Program code for carrying out operations of the present invention may be written in any combination of one or more programming languages, including an object oriented programming language such as Java, C++ or the like and conventional procedural programming languages, such as the "C" programming language or similar programming languages. The program code may execute entirely on the user's computing device, partly on the user's device, as a stand-alone software package, partly on the user's computing device, partly on a remote computing device, or entirely on the remote computing device or server. In the case of remote computing devices, the remote computing device may be connected to the user computing device through any kind of network, including a Local Area Network (LAN) or a Wide Area Network (WAN), or may be connected to an external computing device (e.g., connected via the Internet using an Internet service provider).
Furthermore, the above-described drawings are only schematic illustrations of processes included in the method according to the exemplary embodiment of the present invention, and are not intended to be limiting. It will be readily appreciated that the processes shown in the above figures do not indicate or limit the temporal order of these processes. In addition, it is also readily understood that these processes may be performed synchronously or asynchronously, for example, among a plurality of modules.

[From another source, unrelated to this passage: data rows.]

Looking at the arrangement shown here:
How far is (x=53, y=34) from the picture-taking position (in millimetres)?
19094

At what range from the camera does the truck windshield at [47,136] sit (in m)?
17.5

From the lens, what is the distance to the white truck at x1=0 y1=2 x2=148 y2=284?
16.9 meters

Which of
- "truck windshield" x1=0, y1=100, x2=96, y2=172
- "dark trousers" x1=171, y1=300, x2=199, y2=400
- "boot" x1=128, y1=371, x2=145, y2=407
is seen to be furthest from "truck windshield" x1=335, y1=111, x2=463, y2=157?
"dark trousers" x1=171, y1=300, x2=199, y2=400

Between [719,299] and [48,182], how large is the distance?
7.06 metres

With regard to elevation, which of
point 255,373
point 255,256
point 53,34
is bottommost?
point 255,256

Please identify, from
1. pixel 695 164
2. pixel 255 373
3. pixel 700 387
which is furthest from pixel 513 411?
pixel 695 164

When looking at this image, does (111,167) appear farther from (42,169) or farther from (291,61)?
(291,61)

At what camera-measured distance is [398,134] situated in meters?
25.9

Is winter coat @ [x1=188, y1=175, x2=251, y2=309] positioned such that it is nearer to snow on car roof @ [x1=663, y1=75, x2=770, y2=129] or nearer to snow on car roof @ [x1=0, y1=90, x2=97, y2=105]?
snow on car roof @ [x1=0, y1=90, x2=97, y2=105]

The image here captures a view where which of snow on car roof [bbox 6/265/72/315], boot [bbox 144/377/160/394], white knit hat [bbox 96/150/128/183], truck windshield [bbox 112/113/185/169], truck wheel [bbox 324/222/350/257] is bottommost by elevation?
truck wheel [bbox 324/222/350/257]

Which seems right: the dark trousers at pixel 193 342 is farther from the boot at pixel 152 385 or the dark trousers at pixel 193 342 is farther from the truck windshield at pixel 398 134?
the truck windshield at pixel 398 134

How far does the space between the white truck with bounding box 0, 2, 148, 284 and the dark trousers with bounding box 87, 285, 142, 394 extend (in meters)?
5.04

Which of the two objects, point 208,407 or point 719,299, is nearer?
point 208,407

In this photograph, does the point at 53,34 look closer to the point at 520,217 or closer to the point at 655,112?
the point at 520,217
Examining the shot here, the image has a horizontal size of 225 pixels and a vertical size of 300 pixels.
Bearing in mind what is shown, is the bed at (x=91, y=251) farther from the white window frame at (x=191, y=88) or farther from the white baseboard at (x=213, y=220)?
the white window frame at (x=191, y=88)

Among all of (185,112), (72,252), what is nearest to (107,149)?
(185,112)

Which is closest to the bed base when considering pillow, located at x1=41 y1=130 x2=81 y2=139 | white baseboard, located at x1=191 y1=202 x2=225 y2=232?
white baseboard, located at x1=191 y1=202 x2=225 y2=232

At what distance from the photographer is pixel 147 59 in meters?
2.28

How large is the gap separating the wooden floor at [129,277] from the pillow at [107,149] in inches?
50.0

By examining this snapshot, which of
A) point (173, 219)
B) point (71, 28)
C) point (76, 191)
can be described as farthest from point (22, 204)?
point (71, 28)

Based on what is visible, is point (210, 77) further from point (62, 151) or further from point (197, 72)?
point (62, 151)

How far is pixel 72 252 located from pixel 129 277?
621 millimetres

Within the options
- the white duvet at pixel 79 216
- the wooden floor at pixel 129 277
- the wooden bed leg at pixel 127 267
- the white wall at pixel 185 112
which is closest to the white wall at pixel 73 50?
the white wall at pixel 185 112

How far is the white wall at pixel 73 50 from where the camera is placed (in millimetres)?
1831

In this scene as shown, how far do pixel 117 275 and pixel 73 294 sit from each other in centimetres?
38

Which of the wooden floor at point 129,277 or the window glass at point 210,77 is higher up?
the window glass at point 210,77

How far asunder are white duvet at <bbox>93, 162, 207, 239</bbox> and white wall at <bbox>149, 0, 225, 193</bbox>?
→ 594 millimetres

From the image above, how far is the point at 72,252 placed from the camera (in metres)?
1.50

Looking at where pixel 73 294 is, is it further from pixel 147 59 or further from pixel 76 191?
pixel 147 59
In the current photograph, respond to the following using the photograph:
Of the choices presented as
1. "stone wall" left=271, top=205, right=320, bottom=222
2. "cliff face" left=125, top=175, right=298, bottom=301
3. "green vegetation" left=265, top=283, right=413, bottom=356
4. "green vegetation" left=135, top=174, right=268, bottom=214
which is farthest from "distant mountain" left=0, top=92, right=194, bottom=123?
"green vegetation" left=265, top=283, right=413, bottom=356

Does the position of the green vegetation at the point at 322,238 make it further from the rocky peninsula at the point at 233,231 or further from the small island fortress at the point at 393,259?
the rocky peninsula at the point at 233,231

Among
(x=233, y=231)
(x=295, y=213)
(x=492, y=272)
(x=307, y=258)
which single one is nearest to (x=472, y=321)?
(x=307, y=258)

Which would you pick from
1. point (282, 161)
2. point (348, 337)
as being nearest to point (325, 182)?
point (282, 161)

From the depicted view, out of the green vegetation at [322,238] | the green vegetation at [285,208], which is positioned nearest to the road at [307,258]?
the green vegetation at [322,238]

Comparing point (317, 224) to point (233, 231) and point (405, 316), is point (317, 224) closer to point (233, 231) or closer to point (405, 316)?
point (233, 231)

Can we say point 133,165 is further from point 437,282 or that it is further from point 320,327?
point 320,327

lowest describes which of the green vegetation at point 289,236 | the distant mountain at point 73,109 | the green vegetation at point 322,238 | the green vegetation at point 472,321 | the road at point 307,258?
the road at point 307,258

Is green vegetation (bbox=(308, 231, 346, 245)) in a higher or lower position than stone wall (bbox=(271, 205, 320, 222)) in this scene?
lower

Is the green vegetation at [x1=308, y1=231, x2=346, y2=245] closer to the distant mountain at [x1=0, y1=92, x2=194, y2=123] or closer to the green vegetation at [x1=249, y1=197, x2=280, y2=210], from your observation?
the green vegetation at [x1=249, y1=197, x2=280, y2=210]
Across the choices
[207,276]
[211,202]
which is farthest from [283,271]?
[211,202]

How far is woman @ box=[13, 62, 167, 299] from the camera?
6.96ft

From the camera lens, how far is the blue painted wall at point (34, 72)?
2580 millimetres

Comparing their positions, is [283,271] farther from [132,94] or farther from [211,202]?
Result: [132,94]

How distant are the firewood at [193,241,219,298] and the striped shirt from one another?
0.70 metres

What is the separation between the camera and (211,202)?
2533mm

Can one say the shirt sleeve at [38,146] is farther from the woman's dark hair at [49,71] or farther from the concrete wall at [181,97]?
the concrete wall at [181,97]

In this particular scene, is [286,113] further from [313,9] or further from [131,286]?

Other embodiments of the disclosure will be apparent to those skilled in the art from consideration of the specification and practice of the disclosure disclosed herein. This application is intended to cover any adaptations, uses, or adaptations of the disclosure following, in general, the principles of the disclosure and including such departures from the present disclosure as come within known or customary practice within the art to which the disclosure pertains. It is intended that the specification and examples be considered as exemplary only, with a true scope and spirit of the disclosure being indicated by the following claims.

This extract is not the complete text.